Von der Theorie zur Praxis – Den Hambacher Forst verteidigen! Mobivortrag 11.8. 18 Uhr K19

Mobivortrag  von Aktivist*innen aus dem bedrohten Hambacher Forst im Rahmen ihrer Mobitour jetzt auch in Kassel:

Am 11. August um 18 Uhr, im Vorprogramm der Soliparty für den Infoladen „…an der Halitstraße“ (Facebook-Event), lädt die A & O ins K19 ein zu:

Von der Theorie zur Praxis – Den Hambacher Forst verteidigen!

„Der Hambacher Wald ist seit fünf Jahren besetzt, aber bedrohter denn je. Diesen Winter werden möglicherweise wichtige Teile der Waldes gerodet und vielen Baumbesetzungen droht die Räumung. Aber unser Widerstand wird genauso groß werden! Mit zahlreichen Aktionen und Blockaden ist die Zerstörung aufzuhalten und wir wollen euch einige davon näher bringen. Wir werden kurz den wald vorstellen, unsere Pläne für die kommende Rodungssaison erklären und euch zeigen wie ihr aktiv werden könnt.“

Hier die weiteren Termine der Mobitour:

Die Soliparty für den Infoladen beginnt bereits um17 Uhr mit dem Vorprogramm und ab 21 Uhr dann mit der Party! Die A & O wird mit einem Gib und Nimm-Tisch, einem Infotisch, einem DIY Graffiti Workshop und veganem Essen beteiligt sein!
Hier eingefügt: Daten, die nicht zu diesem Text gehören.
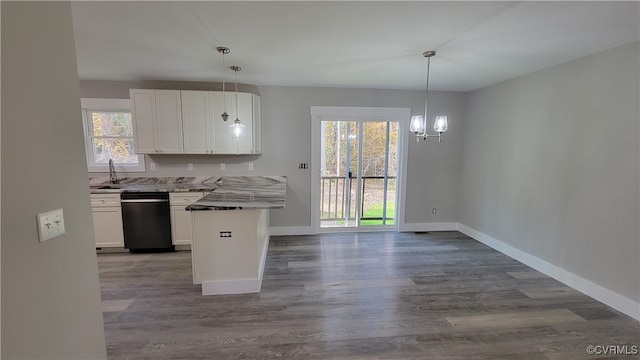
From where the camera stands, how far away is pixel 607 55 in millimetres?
2531

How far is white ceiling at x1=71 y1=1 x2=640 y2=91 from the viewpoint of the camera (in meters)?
1.85

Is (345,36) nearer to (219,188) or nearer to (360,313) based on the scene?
(360,313)

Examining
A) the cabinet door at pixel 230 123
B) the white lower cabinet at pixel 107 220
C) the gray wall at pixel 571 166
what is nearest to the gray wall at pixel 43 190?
the cabinet door at pixel 230 123

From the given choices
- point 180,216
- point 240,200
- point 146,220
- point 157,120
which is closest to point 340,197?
point 240,200

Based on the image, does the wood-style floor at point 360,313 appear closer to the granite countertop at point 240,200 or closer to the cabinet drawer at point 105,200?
the cabinet drawer at point 105,200

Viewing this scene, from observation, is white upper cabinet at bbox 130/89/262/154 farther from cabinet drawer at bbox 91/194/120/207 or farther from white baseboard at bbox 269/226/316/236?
white baseboard at bbox 269/226/316/236

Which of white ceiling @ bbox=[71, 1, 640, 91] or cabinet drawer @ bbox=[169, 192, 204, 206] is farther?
cabinet drawer @ bbox=[169, 192, 204, 206]

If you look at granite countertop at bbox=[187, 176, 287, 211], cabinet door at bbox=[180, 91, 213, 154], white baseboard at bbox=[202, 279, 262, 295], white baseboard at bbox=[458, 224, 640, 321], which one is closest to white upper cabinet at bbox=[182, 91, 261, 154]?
cabinet door at bbox=[180, 91, 213, 154]

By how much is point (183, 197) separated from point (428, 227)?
4065 millimetres

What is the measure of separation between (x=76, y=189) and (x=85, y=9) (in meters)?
1.52

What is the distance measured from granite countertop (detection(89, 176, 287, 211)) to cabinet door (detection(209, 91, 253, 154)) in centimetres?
53

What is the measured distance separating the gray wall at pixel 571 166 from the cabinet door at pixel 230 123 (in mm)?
3664

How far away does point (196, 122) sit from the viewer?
386 cm

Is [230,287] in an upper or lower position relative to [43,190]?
lower
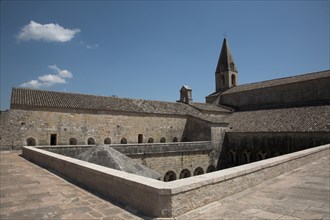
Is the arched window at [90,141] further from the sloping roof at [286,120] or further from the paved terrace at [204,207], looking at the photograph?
the sloping roof at [286,120]

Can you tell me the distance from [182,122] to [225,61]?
56.0 ft

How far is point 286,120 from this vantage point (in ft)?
74.4

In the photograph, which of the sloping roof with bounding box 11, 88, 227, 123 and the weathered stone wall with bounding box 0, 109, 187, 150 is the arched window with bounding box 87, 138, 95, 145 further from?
the sloping roof with bounding box 11, 88, 227, 123

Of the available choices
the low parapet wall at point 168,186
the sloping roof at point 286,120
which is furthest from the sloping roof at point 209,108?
the low parapet wall at point 168,186

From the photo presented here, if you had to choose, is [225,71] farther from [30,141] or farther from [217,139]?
[30,141]

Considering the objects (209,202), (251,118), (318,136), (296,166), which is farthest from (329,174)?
(251,118)

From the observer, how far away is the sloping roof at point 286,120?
19972 mm

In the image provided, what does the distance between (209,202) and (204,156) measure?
18.1 metres

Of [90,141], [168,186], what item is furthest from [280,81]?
[168,186]

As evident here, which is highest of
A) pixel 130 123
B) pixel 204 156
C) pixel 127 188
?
pixel 130 123

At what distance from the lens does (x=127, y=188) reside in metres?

Hier das tolle Plakat:

Worum geht es beim Hambacher Forst genau?

der wald
der hambacher wald existiert seit der letzten eiszeit und ist damit einer der ältesten wälder deutschlands. hier hat sich über die jahrtausende ein sehr vielfältiges ökosystem entwickelt. in, auf und zwischen den alten eichen und hainbuchen leben zahlreiche seltene fledermausarten, haselmäuse, wildkatzen, hirsche und wildschweine.
die kohle
seit 1978 wurde der größte teil des waldes gerodet, um platz für den braunkohleabbau zu machen. statt eines natürlichen waldes findet sich jetzt hier ein riesiges, bis zu fünfhundert meter tiefes loch. die vom tagebau ausgehenden fein- und grobstäube wehen bis nach köln und verschlechtern da die luft. um zu verhindern, dass der tagebau vollläuft werden ständig große mengen grundwasser abgepumpt, mit spürbaren effekten bis in die niederlande. dazu kommen die kohlendioxid-emissionen: die kraftwerke im rheinischen braunkohlerevier sind für 30% der CO2-emissionen deutschlands verantwortlich. vor ort wird aber nicht nur der wald vernichtet: die menschen, die in der
umgebung wohnen, werden vertrieben und ganze dörfer dem erdboden gleich gemacht.
der widerstand
2012 begannen die ersten menschen den wald durch den bau von baumhäusern und die errichtung eines wiesencamps zu schützen. wir wenden uns nicht nur gegen die zerstörung vor ort, sondern kritisieren auch die ausbeutung von natur und mensch weltweit. hier versuchen wir eine herrschaftsfreie, ökologische lebensalternative
aufzuzeigen, denn: der großteil der ökologischen probleme mit denen die welt konfrontiert ist, von klimawandel und der vermüllung der meere, zu entwaldungen und artensterben, stammen aus tiefliegenderen sozialen problemen. die zerstörung von wäldern, meeren und klima kann nur verhindert werden, wenn wir es schaffen, den kapitalismus zu über winden!